BRUSSELS — European Union leaders said early Friday that legislation enabling rescue aid to be channeled directly to Spanish banks should be agreed by the end of the year, but they left open critical decisions on how soon it could go into effect.
By leaving the start date vague, Germany could shape the legislation over the next three months to delay any use of a new bailout fund to directly recapitalize Spanish lenders until after national elections in September 2013.
The legislation focuses on improving supervision of banks in the euro area by putting them under the aegis of the European Central Bank, and it is one of the tools developed by Europeans aimed at salvaging the euro.
The leaders agreed at their last summit in June that the direct recapitalization of banks could go forward once effective supervision by the European Central Bank is in place.
But such direct aid could be an election issue because German citizens have grown weary of paying most of the bill for bailouts, and they are wary of using more funds to help Spanish banks.
At a news conference Friday morning, Chancellor Angela Merkel of Germany would not give a precise start date for the system nor for the direct recapitalization of banks.

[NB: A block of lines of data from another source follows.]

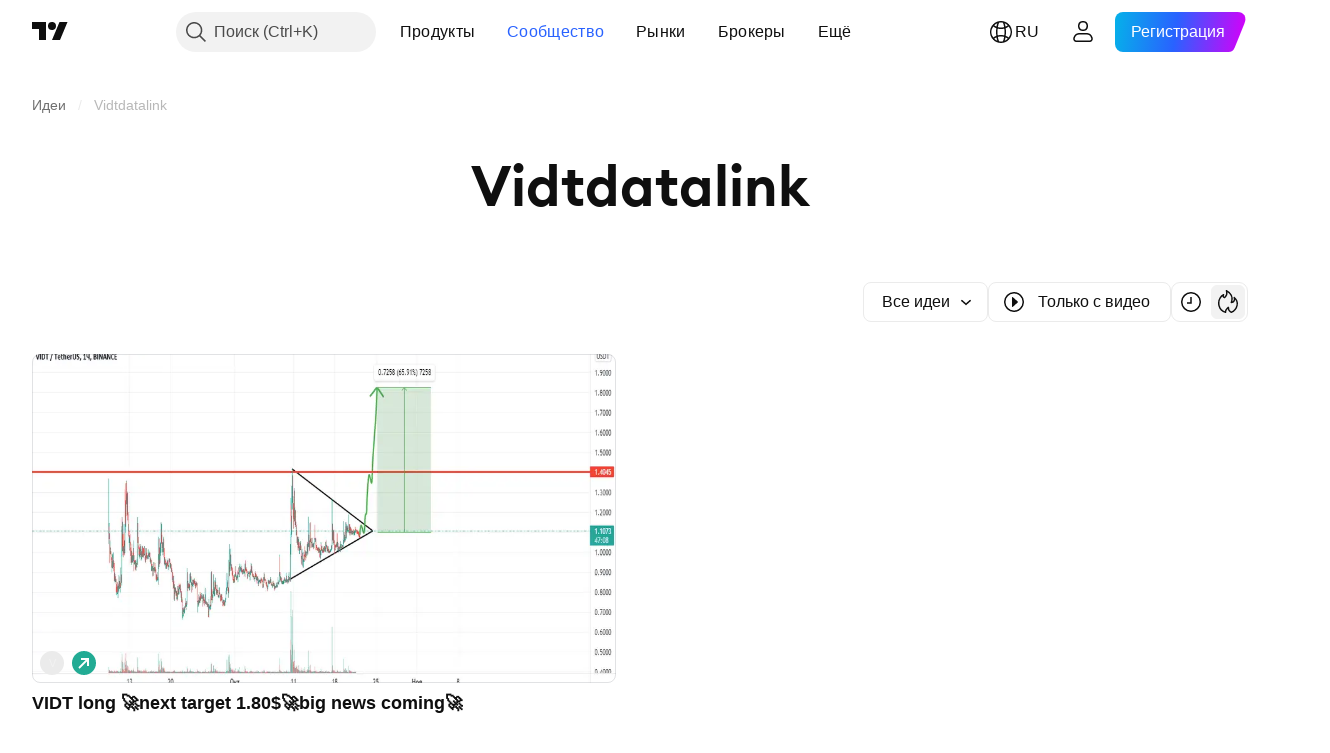

--- FILE ---
content_type: application/javascript; charset=utf-8
request_url: https://static.tradingview.com/static/bundles/ru.61111.929316da6b434b07d734.js
body_size: 2013
content:
(self.webpackChunktradingview=self.webpackChunktradingview||[]).push([[61111,25467,97837,37117,28675],{137597:e=>{e.exports=["от {username}"]},527427:e=>{e.exports=["Фильтры"]},516954:e=>{e.exports=["Платный скрипт"]},959698:e=>{e.exports=["Комментировать"]},256257:e=>{e.exports=["Брокер"]},237744:e=>{e.exports=["Биржа"]},706475:e=>{e.exports=["д"]},557655:e=>{e.exports=["ч"]},836883:e=>{e.exports=["м"]},649930:e=>{e.exports=["мес"]},477814:e=>{e.exports=["г"]},923230:e=>{e.exports=["Пт"]},930961:e=>{e.exports=["Пн"]},894748:e=>{e.exports=["Сб"]},875005:e=>{e.exports=["Вс"]},392578:e=>{e.exports=["Ср"]},608765:e=>{e.exports=["Чт"]},244254:e=>{e.exports=["Вт"]},212702:e=>{e.exports=["Оценить"]},13132:e=>{e.exports=["Май"]},326715:e=>{e.exports=["через %s"]},644500:e=>{e.exports=["Все идеи"]},656123:e=>{e.exports=["Все типы"]},227072:e=>{e.exports=["Апр"]},528896:e=>{e.exports=["Апрель"]},546450:e=>{e.exports=["Авг"]},811081:e=>{e.exports=["Август"]},830194:e=>{e.exports=["Навигационная цепочка"]},515462:e=>{e.exports=["Хорошо"]},532084:e=>{e.exports=["Дек"]},890082:e=>{e.exports=["Декабрь"]},99625:e=>{e.exports=["Удалить публикацию"]},852484:e=>{e.exports=["Обучение"]},309653:e=>{e.exports=["Обучающие идеи"]},510640:e=>{e.exports=["Выбор редакции"]},576362:e=>{e.exports=["Рекомендованный"]},302507:e=>{e.exports=["Фев"]},581069:e=>{e.exports=["Февраль"]},922928:e=>{e.exports=["Пт"]},503570:e=>{e.exports=["Пятница"]},43914:e=>{e.exports=["Скрипт с ограниченным доступом. Свяжитесь с автором для получения доступа."]},921636:e=>{e.exports=["Скрипт с ограниченным доступом. Вам предоставили доступ."]},184549:e=>{e.exports=["Индикаторы"]},961384:e=>{e.exports=["Фильтр типа идеи"]},562310:e=>{e.exports=["Янв"]},100200:e=>{e.exports=["Январь"]},853786:e=>{e.exports=["Июл"]},206608:e=>{e.exports=["Июль"]},800429:e=>{e.exports=["Июн"]},661487:e=>{e.exports=["Июнь"]},560007:e=>{e.exports=["Слишком много лайков"]},912179:e=>{e.exports=["Окт"]},137997:e=>{e.exports=["Октябрь"]},897141:e=>{e.exports=["Только с открытым кодом"]},728257:e=>{e.exports=["Длинная"]},709642:e=>{e.exports=["Библиотеки"]},837150:e=>{e.exports=["Пн"]},419573:e=>{e.exports=["Понедельник"]},437117:e=>{e.exports=["Ещё"]},819863:e=>{e.exports=["Подробная навигационная цепочка"]},776342:e=>{e.exports=["Популярные"]},913015:e=>{e.exports=["Свежие"]},910230:e=>{e.exports=["Актуальное"]},125734:e=>{e.exports=["Май"]},92767:e=>{e.exports=["Мар"]},193878:e=>{e.exports=["Март"]},298822:e=>{e.exports=["Не обучающая"]},963308:e=>{e.exports=["Не публичная"]},228418:e=>{e.exports=["Не выбранная"]},821020:e=>{e.exports=["Не рекомендованная"]},852638:e=>{e.exports=["Не видимая"]},294830:e=>{e.exports=["Пометка для автора"]},814107:e=>{e.exports=["Здесь пока ничего нет"]},526899:e=>{e.exports=["Ноя"]},604607:e=>{e.exports=["Ноябрь"]},874992:e=>{e.exports=["Следующая страница"]},674913:e=>{e.exports=["Сортировать по дате"]},872299:e=>{e.exports=["Сортировать по популярности"]},592921:e=>{e.exports=["Сортировать по актуальности"]},232273:e=>{e.exports=["Сб"]},130348:e=>{
e.exports=["Суббота"]},292278:e=>{e.exports=["Скрипт защищён"]},346703:e=>{e.exports=["Фильтр типа скрипта"]},424753:e=>{e.exports=["Другие публикации"]},806816:e=>{e.exports=["Сен"]},632179:e=>{e.exports=["Сентябрь"]},13009:e=>{e.exports=["Короткая"]},455087:e=>{e.exports=["Показывать только видеоидеи"]},468709:e=>{e.exports=["Больше публикаций"]},376924:e=>{e.exports=["Показывать только скрипты с открытым кодом"]},629383:e=>{e.exports=["Стратегии"]},306491:e=>{e.exports=["Рекомендована"]},377493:e=>{e.exports=["Вс"]},661480:e=>{e.exports=["Воскресенье"]},508670:e=>{e.exports=["Страница {num}"]},632147:e=>{e.exports=["Нумерация страниц"]},52293:e=>{e.exports=["Выбранные"]},871177:e=>{e.exports=["Индикатор Pine Script®"]},601470:e=>{e.exports=["Библиотека Pine Script®"]},359681:e=>{e.exports=["Стратегия Pine Script®"]},717184:e=>{e.exports=["Предыдущая страница"]},690593:e=>{e.exports=["Приватная идея"]},627458:e=>{e.exports=["Приватный скрипт"]},236906:e=>{e.exports=["Публичные"]},963929:e=>{e.exports=["Вы оценили уже много идей сегодня! Подождите немного, просмотрите наши графики, а затем попробуйте ещё раз позже."]},711532:e=>{e.exports=["Ср"]},894226:e=>{e.exports=["Среда"]},771388:e=>{e.exports=["Чт"]},879137:e=>{e.exports=["Четверг"]},763690:e=>{e.exports=["Здесь пока ничего нет, но вы можете почитать тысячи других публикаций."]},767138:e=>{e.exports=["Торговые идеи"]},811916:e=>{e.exports=["Вт"]},682160:e=>{e.exports=["Вторник"]},97837:e=>{e.exports=["Обновлено"]},224263:e=>{e.exports=["Только с видео"]},439836:e=>{e.exports=["Видима"]},403823:e=>{e.exports=["год"]},426940:e=>{e.exports=["день"]},2046:e=>{e.exports=["месяц"]},105756:e=>{e.exports=["один час"]},464017:e=>{e.exports=["только что"]},71460:e=>{e.exports=["{dayName} {specialSymbolOpen}в{specialSymbolClose} {dayTime}"]},632811:e=>{e.exports=["{specialSymbolOpen}Последн.{specialSymbolClose} {dayName} {specialSymbolOpen}в{specialSymbolClose} {dayTime}"]},689399:e=>{e.exports=["{specialSymbolOpen}Сегодня в{specialSymbolClose} {dayTime}"]},534437:e=>{e.exports=["{specialSymbolOpen}Завтра в{specialSymbolClose} {dayTime}"]},285799:e=>{e.exports=["{specialSymbolOpen}Вчера в{specialSymbolClose} {dayTime}"]},817856:e=>{e.exports=["%d час","%d часа","%d часов","%d часов"]},515185:e=>{e.exports=["%d месяц","%d месяца","%d месяцев","%d месяцев"]},584890:e=>{e.exports=["%d минута","%d минуты","%d минут","%d минут"]},909806:e=>{e.exports=["%d год","%d года","%d лет","%d лет"]},72685:e=>{e.exports=["{count} пользователь оценил","{count} пользователя оценили","{count} пользователей оценили","{count} пользователей оценили"]},595139:e=>{e.exports=["{count} комментарий","{count} комментария","{count} комментариев","{count} комментариев"]}}]);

Merkel said that Mario Draghi, the president of the central bank, had informed leaders that ‘‘it will take some time until this banking supervision is up and running.’’

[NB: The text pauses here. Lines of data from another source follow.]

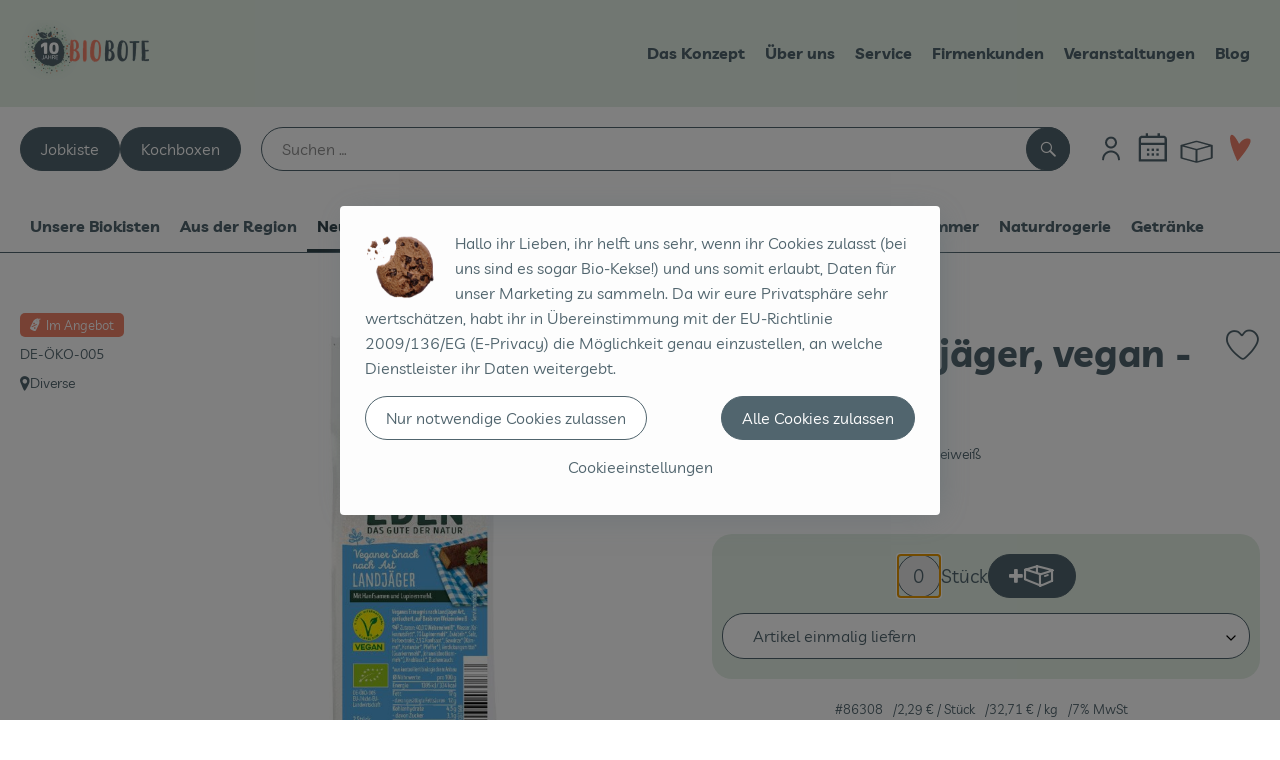

--- FILE ---
content_type: image/svg+xml
request_url: https://www.biobote-emsland.de/_Resources/Persistent/5/2/9/e/529e4b5c69c6e350c691d6eb7f7285671d4dda73/Kalender.svg
body_size: 238
content:
<?xml version="1.0" encoding="UTF-8"?><svg id="Ebene_2" xmlns="http://www.w3.org/2000/svg" viewBox="0 0 250 250"><defs><style>.cls-1{fill:none;}.cls-1,.cls-2{stroke-width:0px;}.cls-2{fill:#51646e;}</style></defs><g id="Ebene_1-2"><g id="_01_align_center"><path class="cls-2" d="m187.11,51.45h-21.04v-14.02h-14.02v14.02h-56.09v-14.02h-14.02v14.02h-21.04c-11.62,0-21.04,9.42-21.04,21.04v133.22h168.28V72.49c0-11.62-9.42-21.04-21.04-21.04Zm-133.22,21.04c0-3.87,3.14-7.01,7.01-7.01h126.21c3.87,0,7.01,3.14,7.01,7.01v21.04H53.88v-21.04Zm0,119.2v-84.14h140.24v84.14H53.88Z"/><rect class="cls-2" x="145.04" y="128.58" width="14.02" height="14.02"/><rect class="cls-2" x="116.99" y="128.58" width="14.02" height="14.02"/><rect class="cls-2" x="88.94" y="128.58" width="14.02" height="14.02"/><rect class="cls-2" x="145.04" y="156.63" width="14.02" height="14.02"/><rect class="cls-2" x="116.99" y="156.63" width="14.02" height="14.02"/><rect class="cls-2" x="88.94" y="156.63" width="14.02" height="14.02"/></g><rect class="cls-1" width="250" height="250"/></g></svg>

The French government and the European Commission have sought to hasten that legislation in order to allow direct recapitalization of some of the eurozone’s most vulnerable banks to start on Jan. 1.
But Francois Hollande, the French president, was also unable to give a date for the start of the system and instead said markets should be confident that direct recapitalization of banks would be able to go forward over the course of 2013.
‘‘The worst is over,’’ Hollande said, seeking to assure investors and citizens that Europe was keeping up momentum to emerge from its financial crisis.